• EXCERPT TO READ:
Chapter 1. Hadoop Distributed File System (HDFS)
The Hadoop Distributed File System (HDFS) is a Java-based distributed, scalable, and portable filesystem designed to span large clusters of commodity servers. The design of HDFS is based on GFS, the Google File System, which is described in a paper published by Google. Like many other distributed filesystems, HDFS holds a large amount of data and provides transparent access to many clients distributed across a network. Where HDFS excels is in its ability to store very large files in a reliable and scalable manner.
HDFS is designed to store a lot of information, typically petabytes (for very large files), gigabytes, and terabytes. This is accomplished by using a block-structured filesystem. Individual files are split into fixed-size blocks that are stored on machines across the cluster. Files made of several blocks generally do not have all of their blocks stored on a single machine.
HDFS ensures reliability by replicating blocks and distributing the replicas across the cluster. The default replication factor is three, meaning that each block exists three times on the cluster. Block-level replication enables data availability even when machines fail.

• PROMPT 1:
List every unit of data size mentioned in the HDFS passage.
• PROMPT 2:
Resume the HDFS passage, starting after its final sentence.

• DATASET ROWS:
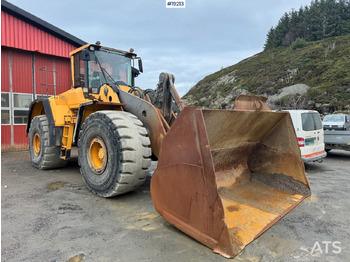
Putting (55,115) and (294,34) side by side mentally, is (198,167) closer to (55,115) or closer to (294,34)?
(55,115)

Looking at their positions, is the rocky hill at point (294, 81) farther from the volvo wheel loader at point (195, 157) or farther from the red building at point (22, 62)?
the volvo wheel loader at point (195, 157)

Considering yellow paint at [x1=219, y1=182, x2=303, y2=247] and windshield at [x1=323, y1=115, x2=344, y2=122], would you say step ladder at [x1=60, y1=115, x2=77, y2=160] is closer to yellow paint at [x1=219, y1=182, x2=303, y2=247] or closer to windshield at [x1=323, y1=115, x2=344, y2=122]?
yellow paint at [x1=219, y1=182, x2=303, y2=247]

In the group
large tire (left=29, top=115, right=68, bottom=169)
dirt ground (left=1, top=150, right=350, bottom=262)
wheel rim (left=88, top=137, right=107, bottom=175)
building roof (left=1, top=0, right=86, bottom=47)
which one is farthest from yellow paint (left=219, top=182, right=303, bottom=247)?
building roof (left=1, top=0, right=86, bottom=47)

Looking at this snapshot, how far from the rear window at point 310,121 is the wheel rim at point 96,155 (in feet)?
17.8

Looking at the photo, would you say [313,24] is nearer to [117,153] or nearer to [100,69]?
[100,69]

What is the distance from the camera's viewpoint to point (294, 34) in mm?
50375

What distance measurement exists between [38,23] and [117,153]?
9776mm

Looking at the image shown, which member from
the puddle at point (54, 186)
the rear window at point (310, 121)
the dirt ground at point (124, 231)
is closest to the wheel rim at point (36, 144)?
the puddle at point (54, 186)

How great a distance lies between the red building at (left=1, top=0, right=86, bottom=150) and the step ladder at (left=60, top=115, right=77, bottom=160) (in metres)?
4.79

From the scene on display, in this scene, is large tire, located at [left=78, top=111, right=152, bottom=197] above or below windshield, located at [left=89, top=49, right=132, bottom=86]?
below

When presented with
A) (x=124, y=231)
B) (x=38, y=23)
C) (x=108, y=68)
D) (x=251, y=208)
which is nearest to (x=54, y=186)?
(x=124, y=231)

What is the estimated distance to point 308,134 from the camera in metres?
6.80

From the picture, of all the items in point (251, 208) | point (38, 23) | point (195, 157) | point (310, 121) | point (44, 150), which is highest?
point (38, 23)

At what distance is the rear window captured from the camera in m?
6.84
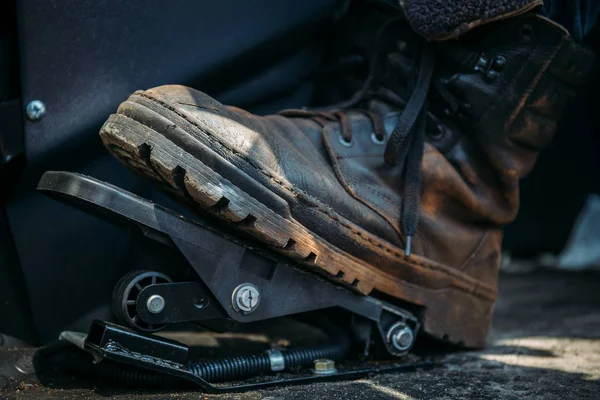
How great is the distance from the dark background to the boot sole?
0.22m

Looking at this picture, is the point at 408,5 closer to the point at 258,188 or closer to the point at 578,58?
the point at 578,58

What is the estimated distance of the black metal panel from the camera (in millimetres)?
1103

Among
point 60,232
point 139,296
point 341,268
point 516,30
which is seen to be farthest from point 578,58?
point 60,232

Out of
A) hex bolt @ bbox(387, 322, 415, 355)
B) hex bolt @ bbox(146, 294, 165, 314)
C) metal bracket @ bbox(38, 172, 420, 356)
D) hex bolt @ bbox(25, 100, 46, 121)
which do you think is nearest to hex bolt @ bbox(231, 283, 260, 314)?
metal bracket @ bbox(38, 172, 420, 356)

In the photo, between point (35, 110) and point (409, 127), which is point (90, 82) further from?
point (409, 127)

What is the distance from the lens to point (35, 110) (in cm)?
109

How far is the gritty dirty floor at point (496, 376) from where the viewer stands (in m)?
0.92

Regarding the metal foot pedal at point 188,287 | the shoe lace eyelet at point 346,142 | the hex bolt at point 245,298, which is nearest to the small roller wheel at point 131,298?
the metal foot pedal at point 188,287

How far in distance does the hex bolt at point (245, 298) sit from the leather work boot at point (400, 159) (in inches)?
Answer: 3.1

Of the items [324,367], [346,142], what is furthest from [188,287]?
[346,142]

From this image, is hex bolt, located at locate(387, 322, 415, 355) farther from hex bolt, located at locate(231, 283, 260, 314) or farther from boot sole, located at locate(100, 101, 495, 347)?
hex bolt, located at locate(231, 283, 260, 314)

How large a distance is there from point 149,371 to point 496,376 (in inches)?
22.5

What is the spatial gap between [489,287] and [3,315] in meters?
0.93

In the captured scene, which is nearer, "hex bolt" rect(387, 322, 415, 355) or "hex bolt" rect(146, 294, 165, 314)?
"hex bolt" rect(146, 294, 165, 314)
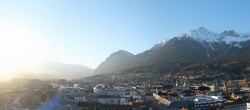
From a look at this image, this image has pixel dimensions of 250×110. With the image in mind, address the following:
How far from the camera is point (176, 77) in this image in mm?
151250

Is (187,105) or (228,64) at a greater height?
(228,64)

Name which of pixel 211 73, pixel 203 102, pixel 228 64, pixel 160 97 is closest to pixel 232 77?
pixel 211 73

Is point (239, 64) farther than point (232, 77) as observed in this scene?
Yes

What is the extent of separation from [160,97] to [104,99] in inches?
387

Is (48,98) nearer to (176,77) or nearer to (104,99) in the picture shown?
(104,99)

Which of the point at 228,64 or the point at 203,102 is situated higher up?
the point at 228,64

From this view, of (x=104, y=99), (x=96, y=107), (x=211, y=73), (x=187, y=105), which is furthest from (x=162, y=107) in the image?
(x=211, y=73)

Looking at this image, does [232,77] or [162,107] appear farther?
[232,77]

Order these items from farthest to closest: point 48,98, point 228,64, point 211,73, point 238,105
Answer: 1. point 228,64
2. point 211,73
3. point 48,98
4. point 238,105

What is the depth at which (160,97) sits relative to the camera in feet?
271

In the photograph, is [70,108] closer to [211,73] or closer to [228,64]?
[211,73]

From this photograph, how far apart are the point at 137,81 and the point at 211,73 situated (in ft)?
78.3

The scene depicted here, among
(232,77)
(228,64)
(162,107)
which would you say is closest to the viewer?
(162,107)

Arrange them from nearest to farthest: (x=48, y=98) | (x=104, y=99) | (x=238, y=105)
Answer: (x=238, y=105), (x=104, y=99), (x=48, y=98)
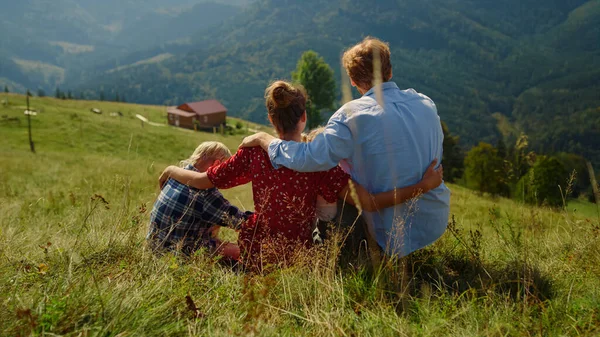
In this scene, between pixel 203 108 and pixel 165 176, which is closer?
pixel 165 176

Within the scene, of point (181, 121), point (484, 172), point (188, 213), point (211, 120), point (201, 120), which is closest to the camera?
point (188, 213)

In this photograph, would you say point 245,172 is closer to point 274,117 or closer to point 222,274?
point 274,117

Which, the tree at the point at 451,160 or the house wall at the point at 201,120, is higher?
the house wall at the point at 201,120

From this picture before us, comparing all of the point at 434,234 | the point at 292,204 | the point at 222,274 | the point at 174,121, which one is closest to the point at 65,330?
the point at 222,274

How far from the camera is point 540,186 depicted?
5824mm

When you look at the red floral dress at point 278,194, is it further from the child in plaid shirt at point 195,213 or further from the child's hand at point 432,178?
the child's hand at point 432,178

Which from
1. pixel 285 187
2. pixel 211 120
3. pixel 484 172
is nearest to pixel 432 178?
pixel 285 187

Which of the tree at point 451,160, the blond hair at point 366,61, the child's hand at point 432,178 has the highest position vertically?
the blond hair at point 366,61

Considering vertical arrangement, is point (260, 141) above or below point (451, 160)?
above

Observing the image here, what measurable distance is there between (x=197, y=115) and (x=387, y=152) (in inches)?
2810

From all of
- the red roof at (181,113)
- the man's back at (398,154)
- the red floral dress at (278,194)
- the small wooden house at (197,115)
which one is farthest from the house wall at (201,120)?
the man's back at (398,154)

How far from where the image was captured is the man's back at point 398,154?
3232 millimetres

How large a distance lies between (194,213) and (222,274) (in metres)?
0.98

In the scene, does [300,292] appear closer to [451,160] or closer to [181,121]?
[451,160]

• REPLY 1:
petabytes, gigabytes, terabytes

• REPLY 2:
This chapter begins by introducing the core concepts of HDFS and explains how to interact with the filesystem using the native built-in commands. After a few examples, a Python client library is introduced that enables HDFS to be accessed programmatically from within Python applications.
Overview of HDFS
The architectural design of HDFS is composed of two processes: a process known as the NameNode holds the metadata for the filesystem, and one or more DataNode processes store the blocks that make up the files. The NameNode and DataNode processes can run on a single machine, but HDFS clusters commonly consist of a dedicated server running the NameNode process and possibly thousands of machines running the DataNode process.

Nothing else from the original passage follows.